En una tertulia tangencial en la que participo en Radio Nacional se planteó hace unas semanas lo poco que sonreímos por la calle. O en el transporte público. Cierto que cada vez más la gente está mirando su pantalla, y responde a lo que está viendo en el móvil. A su aire, quiero decir, sin tener en cuenta de que está en un entorno con más gente. Pero normalmente la gente va con una expresión entre agria y neutra, pocas veces se ven sonrisas, tanto que a mí, que intento poner una cara amable y alegre cuando estoy en público porque necesito pensar que el mundo no es tan mierda como para además poner cara vinagre, a veces se me queda un poco colgada la sonrisa, casi rictus entonces, al ver lo que me devuelven los pasajeros de la villavesa. Cada mañana coincido, eso sí, con alguna mujer llevando a sus críos al cole, y no digo mujer como genérico, sino específicamente, y siempre hay miradas cariñosas y risueñas. A uno le redime un poco de esas miradas graves que recorren el interior del vehículo como las luces de una penitenciaría que intentan encontrar si alguien pretende escaparse de allí.

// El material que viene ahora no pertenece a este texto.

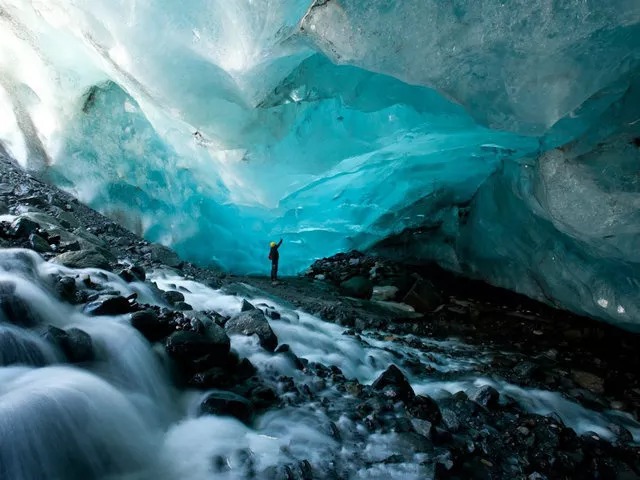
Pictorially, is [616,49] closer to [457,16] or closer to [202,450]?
[457,16]

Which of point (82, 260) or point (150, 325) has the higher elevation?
point (82, 260)

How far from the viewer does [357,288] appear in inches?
331

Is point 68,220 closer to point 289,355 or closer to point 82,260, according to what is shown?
point 82,260

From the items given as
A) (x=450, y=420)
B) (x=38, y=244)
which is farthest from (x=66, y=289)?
(x=450, y=420)

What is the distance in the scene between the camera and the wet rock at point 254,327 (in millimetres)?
3309

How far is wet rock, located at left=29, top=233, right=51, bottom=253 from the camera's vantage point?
134 inches

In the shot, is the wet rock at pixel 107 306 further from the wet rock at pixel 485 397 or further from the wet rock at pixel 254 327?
the wet rock at pixel 485 397

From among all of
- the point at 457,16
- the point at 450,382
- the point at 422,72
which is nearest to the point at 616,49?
the point at 457,16

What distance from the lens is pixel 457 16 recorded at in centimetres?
388

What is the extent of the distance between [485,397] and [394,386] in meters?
0.86

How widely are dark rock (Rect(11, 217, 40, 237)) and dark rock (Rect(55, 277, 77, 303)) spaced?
110cm

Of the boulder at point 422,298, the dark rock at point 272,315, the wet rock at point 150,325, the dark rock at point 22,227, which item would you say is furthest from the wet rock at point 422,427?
the boulder at point 422,298

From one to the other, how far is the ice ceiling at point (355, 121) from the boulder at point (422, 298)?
5.39ft

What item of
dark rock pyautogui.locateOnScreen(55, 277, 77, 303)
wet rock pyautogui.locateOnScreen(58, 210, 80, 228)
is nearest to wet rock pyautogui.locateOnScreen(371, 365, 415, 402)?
dark rock pyautogui.locateOnScreen(55, 277, 77, 303)
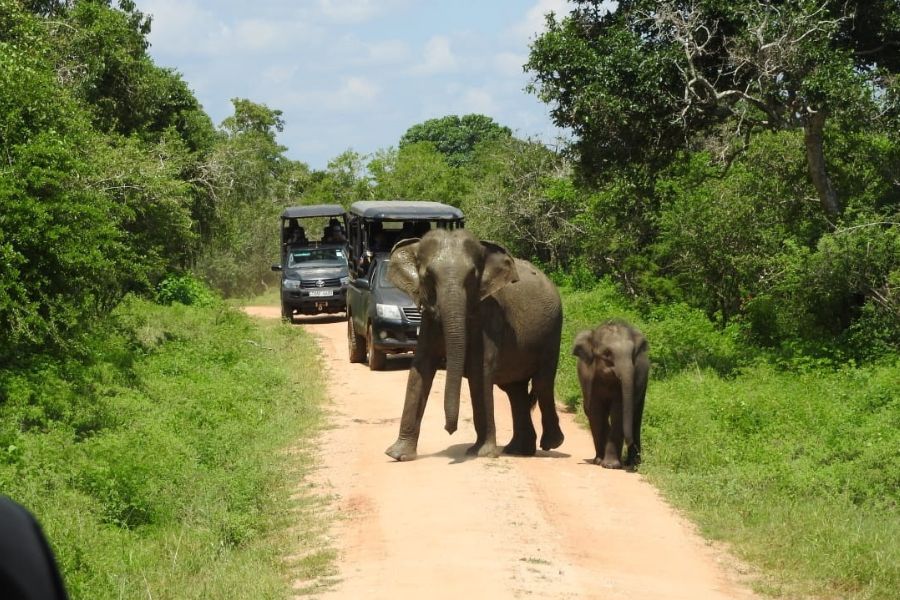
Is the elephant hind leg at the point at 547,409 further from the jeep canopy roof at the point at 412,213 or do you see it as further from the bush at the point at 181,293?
the bush at the point at 181,293

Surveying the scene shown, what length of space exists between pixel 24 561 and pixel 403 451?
1052 centimetres

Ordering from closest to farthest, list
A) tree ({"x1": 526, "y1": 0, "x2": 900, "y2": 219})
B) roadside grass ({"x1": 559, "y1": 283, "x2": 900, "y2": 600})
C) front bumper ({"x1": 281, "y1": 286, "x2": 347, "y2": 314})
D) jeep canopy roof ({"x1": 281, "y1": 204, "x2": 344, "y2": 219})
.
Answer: roadside grass ({"x1": 559, "y1": 283, "x2": 900, "y2": 600}) < tree ({"x1": 526, "y1": 0, "x2": 900, "y2": 219}) < front bumper ({"x1": 281, "y1": 286, "x2": 347, "y2": 314}) < jeep canopy roof ({"x1": 281, "y1": 204, "x2": 344, "y2": 219})

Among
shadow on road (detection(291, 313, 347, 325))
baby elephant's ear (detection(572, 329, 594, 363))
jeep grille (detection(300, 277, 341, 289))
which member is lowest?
shadow on road (detection(291, 313, 347, 325))

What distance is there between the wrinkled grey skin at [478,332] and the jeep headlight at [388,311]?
21.5ft

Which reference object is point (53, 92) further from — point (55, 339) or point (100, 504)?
point (100, 504)

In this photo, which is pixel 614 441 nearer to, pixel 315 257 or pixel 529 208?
pixel 315 257

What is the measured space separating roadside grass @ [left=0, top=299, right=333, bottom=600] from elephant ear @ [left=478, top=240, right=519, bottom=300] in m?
2.59

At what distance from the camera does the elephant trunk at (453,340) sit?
35.6ft

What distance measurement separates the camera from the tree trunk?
16.5 meters

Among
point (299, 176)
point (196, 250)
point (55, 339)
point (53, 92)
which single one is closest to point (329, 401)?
point (55, 339)

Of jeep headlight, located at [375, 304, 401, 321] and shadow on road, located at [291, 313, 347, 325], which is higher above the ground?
jeep headlight, located at [375, 304, 401, 321]

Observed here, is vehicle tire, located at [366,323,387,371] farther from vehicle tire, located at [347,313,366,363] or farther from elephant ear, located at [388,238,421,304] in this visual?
elephant ear, located at [388,238,421,304]

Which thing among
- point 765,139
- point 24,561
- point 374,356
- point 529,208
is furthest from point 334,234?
point 24,561

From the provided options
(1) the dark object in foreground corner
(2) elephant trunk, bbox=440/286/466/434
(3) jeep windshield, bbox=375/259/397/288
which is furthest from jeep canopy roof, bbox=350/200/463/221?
(1) the dark object in foreground corner
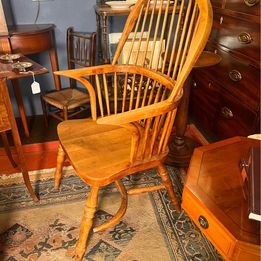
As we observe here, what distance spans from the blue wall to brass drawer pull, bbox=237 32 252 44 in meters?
1.31

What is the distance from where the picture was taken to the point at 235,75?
174 cm

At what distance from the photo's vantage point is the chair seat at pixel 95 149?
110 centimetres

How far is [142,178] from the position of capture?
178 cm

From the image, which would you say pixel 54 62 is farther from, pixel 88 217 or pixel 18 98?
pixel 88 217

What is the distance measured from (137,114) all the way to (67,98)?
1.33 metres

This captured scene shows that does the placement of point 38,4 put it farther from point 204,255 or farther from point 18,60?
point 204,255

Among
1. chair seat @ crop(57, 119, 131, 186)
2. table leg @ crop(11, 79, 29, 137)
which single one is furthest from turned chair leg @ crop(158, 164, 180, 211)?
table leg @ crop(11, 79, 29, 137)

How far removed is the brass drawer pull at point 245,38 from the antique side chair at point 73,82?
43.3 inches

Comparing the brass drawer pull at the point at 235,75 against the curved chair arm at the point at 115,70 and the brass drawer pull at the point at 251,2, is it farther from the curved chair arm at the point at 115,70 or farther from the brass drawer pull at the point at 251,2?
the curved chair arm at the point at 115,70

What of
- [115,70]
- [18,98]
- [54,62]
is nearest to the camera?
[115,70]

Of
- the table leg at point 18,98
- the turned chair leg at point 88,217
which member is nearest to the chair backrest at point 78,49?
the table leg at point 18,98

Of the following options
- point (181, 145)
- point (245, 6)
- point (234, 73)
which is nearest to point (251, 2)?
point (245, 6)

Lo cierto es que no tenemos tantas expresiones reconocibles, y con el auge de las inteligencias artificiales se está viendo que tampoco sabemos cómo enseñar a las máquinas a reconocerlas. Hace decenios la psicología intentó reproducir las emociones a partir del análisis de características faciales, y esas marcas servían para clasificar los algoritmos de reconocimiento. Lo que pasa es que incorporan sesgos y errores que a veces vuelven a esos sistemas ineficientes. Es decir, que el asunto de las expresiones faciales es intrínsecamente más complejo de lo que pensábamos. A pesar de eso, cuando alguien sonríe en público, indudablemente crea un espacio más amable. Lo notamos inmediatamente. Deberíamos hacerlo más.